* Questions *
• 1. In the CDH13 methylation abstract below, copy everything from "Editor: Miao Liu" down to "calculated and analyzed.".
• 2. Continue the CDH13 methylation abstract below, starting after its last sentence.

==== Selected text

Meng Ye; Tao Huang; Jinyun Li; Chongchang Zhou; Ping Yang; Chao Ni; Si Chen

doi:10.1097/MD.0000000000005956

. 2017 Jan 27;96(4):e5956. doi: 10.1097/MD.0000000000005956

Role of CDH13 promoter methylation in the carcinogenesis, progression, and prognosis of colorectal cancer

A systematic meta-analysis under PRISMA guidelines

Meng Ye ^a,^∗, Tao Huang ^a,^∗, Jinyun Li ^a, Chongchang Zhou ^b, Ping Yang ^a,^b, Chao Ni ^a,^b, Si Chen ^a

Editor: Miao Liu

PMCID: PMC5287966 PMID: 28121942

Abstract

Background:

H-cadherin (CDH13) is commonly downregulated through promoter methylation in various cancers. However, the role of CDH13 promoter methylation status in patients with colorectal cancer (CRC) remains to be clarified.

Methods:

Eligible articles were identified from online electronic database based on the preferred reporting items for systematic reviews and meta-analyses (PRISMA) statement criteria. The pooled odds ratio (OR) and the corresponding 95% confidence interval (95% CI) were calculated and analyzed.

========
==== Data section

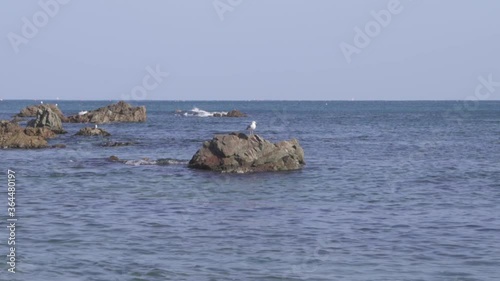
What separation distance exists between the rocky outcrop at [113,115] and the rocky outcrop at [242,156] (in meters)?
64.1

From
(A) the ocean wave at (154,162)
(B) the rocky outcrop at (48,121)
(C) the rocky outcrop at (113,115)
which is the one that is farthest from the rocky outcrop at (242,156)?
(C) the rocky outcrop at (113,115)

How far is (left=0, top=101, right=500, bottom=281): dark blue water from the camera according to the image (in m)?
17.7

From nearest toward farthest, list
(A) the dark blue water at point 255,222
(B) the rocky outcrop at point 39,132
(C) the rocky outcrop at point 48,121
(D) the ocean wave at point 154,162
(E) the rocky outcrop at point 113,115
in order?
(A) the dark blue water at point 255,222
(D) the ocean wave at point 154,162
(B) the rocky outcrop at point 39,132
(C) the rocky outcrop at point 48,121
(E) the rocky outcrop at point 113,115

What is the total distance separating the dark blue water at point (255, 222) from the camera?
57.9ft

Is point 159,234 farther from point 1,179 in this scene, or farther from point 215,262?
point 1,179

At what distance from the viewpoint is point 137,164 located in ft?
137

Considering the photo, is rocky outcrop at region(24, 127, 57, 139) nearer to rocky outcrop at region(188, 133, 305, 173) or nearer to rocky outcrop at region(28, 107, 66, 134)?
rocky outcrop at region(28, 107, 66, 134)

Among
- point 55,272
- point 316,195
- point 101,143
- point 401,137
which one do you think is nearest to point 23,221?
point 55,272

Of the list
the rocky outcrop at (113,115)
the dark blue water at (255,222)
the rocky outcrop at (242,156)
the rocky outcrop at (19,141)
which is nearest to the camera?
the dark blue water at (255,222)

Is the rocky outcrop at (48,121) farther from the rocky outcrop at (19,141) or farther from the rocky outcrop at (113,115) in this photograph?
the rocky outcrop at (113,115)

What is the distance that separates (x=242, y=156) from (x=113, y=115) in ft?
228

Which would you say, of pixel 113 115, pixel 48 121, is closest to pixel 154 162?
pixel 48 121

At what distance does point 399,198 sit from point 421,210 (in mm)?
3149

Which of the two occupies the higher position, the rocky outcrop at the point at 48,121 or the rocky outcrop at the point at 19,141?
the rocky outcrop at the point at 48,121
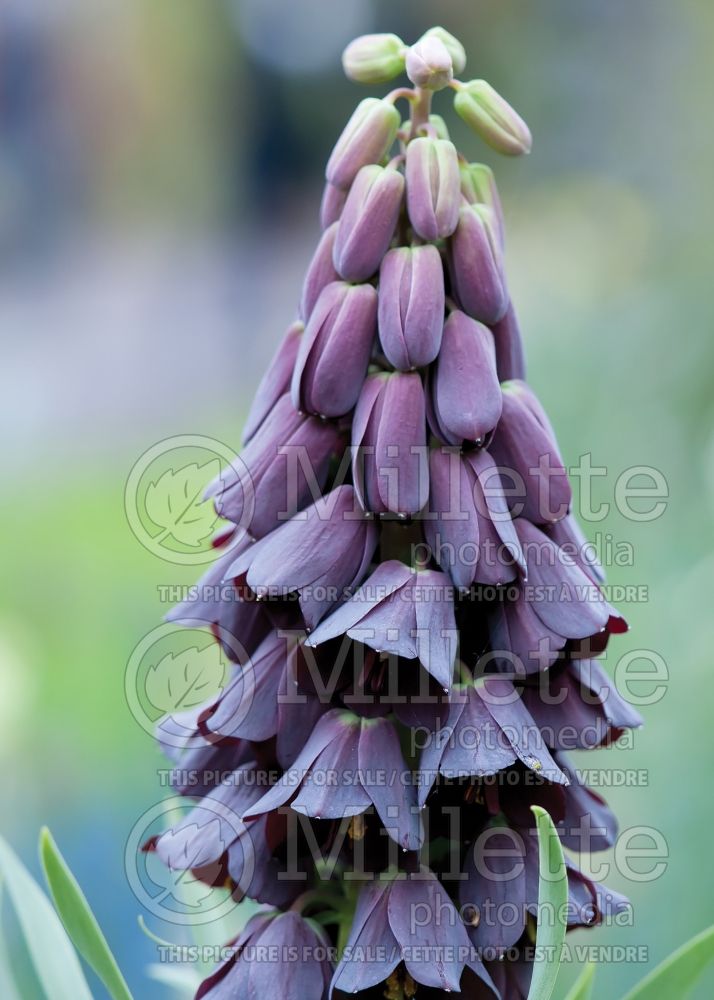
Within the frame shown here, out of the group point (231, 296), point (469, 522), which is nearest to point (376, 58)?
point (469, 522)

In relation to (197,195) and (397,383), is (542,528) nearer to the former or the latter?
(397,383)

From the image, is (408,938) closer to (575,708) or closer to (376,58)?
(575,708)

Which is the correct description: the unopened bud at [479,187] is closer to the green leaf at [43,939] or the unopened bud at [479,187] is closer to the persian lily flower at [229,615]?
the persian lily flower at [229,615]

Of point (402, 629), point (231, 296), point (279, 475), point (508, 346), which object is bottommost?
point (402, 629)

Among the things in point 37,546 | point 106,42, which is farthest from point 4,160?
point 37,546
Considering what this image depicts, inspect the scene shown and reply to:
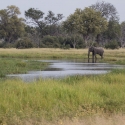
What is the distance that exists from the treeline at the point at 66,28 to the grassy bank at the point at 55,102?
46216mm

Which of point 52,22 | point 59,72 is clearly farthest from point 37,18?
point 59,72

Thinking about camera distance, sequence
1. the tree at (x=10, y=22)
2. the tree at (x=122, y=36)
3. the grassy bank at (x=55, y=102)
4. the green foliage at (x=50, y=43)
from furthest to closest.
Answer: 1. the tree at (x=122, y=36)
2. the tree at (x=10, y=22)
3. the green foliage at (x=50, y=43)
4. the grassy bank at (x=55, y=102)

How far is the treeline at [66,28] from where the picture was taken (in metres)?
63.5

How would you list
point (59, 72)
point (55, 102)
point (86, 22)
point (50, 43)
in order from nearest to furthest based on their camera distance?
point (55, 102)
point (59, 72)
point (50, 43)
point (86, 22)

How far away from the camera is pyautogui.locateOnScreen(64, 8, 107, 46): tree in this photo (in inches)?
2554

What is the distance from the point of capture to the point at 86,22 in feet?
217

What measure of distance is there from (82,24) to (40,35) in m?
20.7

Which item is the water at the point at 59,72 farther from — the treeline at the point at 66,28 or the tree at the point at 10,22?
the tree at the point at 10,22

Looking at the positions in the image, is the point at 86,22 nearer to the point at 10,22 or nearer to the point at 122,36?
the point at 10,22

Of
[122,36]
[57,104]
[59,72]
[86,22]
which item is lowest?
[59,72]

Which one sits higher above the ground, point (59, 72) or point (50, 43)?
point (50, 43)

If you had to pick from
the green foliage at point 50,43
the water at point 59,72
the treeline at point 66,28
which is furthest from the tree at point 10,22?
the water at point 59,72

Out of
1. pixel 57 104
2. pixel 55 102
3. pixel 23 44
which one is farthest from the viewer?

========

* Answers for this exercise *
• 1.
Editor: Miao Liu

PMCID: PMC5287966 PMID: 28121942

Abstract

Background:

H-cadherin (CDH13) is commonly downregulated through promoter methylation in various cancers. However, the role of CDH13 promoter methylation status in patients with colorectal cancer (CRC) remains to be clarified.

Methods:

Eligible articles were identified from online electronic database based on the preferred reporting items for systematic reviews and meta-analyses (PRISMA) statement criteria. The pooled odds ratio (OR) and the corresponding 95% confidence interval (95% CI) were calculated and analyzed.

• 2.
Results:

Eventually, a total of nine studies were included in this meta-analysis, including 488 CRC, 298 adjacent, 144 normal, 68 premalignant tissues. The results demonstrated that CDH13 promoter methylation was notably higher in CRC than in normal, adjacent, and premalignant tissues (cancer tissues vs normal tissues: OR = 16.94, P < 0.001; cancer tissues vs adjacent tissues: OR = 20.06, P < 0.001; cancer tissues vs premalignant tissues: OR = 2.23, P = 0.038). CDH13 promoter methylation had a significantly increased risk for poorly differentiated CRC (OR = 4.07, P = 0.001). CDH13 promoter methylation was not associated with sex status, tumor stage, and lymph node status (all P > 0.05). One study with 85 CRC patients reported that CDH13 promoter methylation was correlated with poor prognosis in overall survival (OS).

Conclusions:

CDH13 promoter methylation may play an important role in the initiation and progression of CRC, and may be correlated with OS of patients with CRC. Additional studies with large sample sizes are needed to further confirm our findings in the future.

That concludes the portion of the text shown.